• DATA:
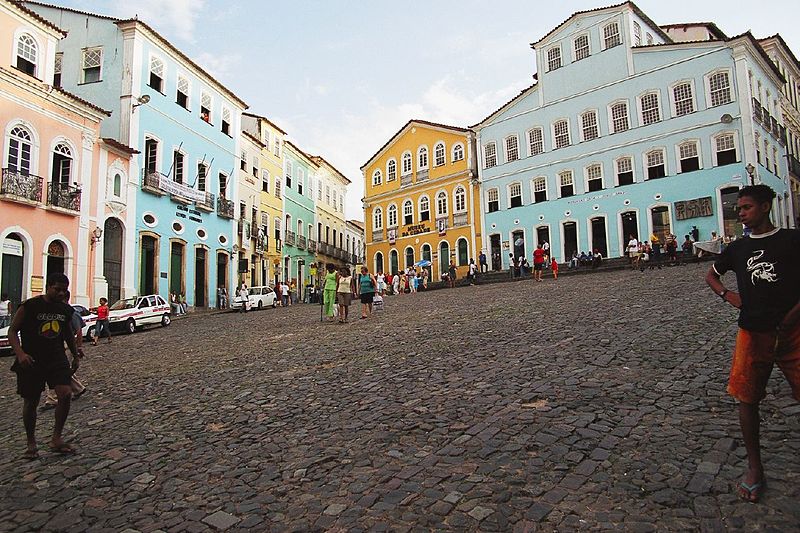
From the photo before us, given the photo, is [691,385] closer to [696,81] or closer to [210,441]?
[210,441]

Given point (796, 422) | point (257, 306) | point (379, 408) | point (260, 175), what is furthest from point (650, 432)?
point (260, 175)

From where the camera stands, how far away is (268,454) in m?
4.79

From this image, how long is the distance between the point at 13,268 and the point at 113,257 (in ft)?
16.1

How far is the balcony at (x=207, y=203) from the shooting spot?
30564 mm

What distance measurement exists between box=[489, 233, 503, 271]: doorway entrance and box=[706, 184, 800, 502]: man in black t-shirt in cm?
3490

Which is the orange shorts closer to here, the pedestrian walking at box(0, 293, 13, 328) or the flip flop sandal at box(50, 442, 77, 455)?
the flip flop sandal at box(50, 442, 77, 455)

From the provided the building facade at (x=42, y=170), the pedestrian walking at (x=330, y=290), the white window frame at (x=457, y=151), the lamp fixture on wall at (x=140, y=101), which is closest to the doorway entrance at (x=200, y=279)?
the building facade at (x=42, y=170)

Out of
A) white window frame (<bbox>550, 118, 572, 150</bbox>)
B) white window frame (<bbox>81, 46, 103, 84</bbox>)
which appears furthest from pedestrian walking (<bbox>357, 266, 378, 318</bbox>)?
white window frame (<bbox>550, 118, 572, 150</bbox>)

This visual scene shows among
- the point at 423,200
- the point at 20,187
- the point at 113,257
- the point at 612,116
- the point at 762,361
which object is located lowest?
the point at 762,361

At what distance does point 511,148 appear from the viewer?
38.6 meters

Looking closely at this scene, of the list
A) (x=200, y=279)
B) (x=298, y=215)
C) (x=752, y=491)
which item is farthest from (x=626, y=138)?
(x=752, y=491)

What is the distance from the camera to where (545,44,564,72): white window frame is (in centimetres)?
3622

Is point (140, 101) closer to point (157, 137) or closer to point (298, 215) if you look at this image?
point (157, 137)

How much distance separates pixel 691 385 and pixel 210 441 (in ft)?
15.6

• DIRECTIONS: Write out the records above exactly as they appear, leaving out any pictures.

• WRITTEN RESPONSE:
From the photo before us, given the photo, is [691,385] closer to [696,81] or closer to [210,441]?
[210,441]

Given point (796, 422) | point (257, 306) | point (379, 408) | point (260, 175), what is furthest from point (650, 432)?
point (260, 175)

From where the camera stands, how far away is (268,454) in m?
4.79

From this image, how long is the distance between the point at 13,268 and the point at 113,257 (in ft)?
16.1

How far is the balcony at (x=207, y=203) from the shooting spot?
30564 mm

What distance measurement exists between box=[489, 233, 503, 271]: doorway entrance and box=[706, 184, 800, 502]: man in black t-shirt in cm?
3490

Which is the orange shorts closer to here, the pedestrian walking at box(0, 293, 13, 328) or the flip flop sandal at box(50, 442, 77, 455)?
the flip flop sandal at box(50, 442, 77, 455)

From the provided the building facade at (x=42, y=170), the pedestrian walking at (x=330, y=290), the white window frame at (x=457, y=151), the lamp fixture on wall at (x=140, y=101), which is closest to the doorway entrance at (x=200, y=279)?
the building facade at (x=42, y=170)

Out of
A) white window frame (<bbox>550, 118, 572, 150</bbox>)
B) white window frame (<bbox>81, 46, 103, 84</bbox>)
which appears furthest from pedestrian walking (<bbox>357, 266, 378, 318</bbox>)?
white window frame (<bbox>550, 118, 572, 150</bbox>)

This visual scene shows among
- the point at 423,200
- the point at 20,187
- the point at 113,257
- the point at 612,116
- the point at 762,361
which object is located lowest?
the point at 762,361

At what distance does point 511,148 appear from the viewer?
38.6 meters

Looking closely at this scene, of the list
A) (x=200, y=279)
B) (x=298, y=215)
C) (x=752, y=491)
which item is farthest from (x=626, y=138)?
(x=752, y=491)

What is the distance from the camera to where (545,44,564,72): white window frame is (in centimetres)?
3622

Is point (140, 101) closer to point (157, 137) or closer to point (298, 215) if you look at this image?
point (157, 137)

How much distance separates pixel 691 385 and pixel 210 441 (in ft)?
15.6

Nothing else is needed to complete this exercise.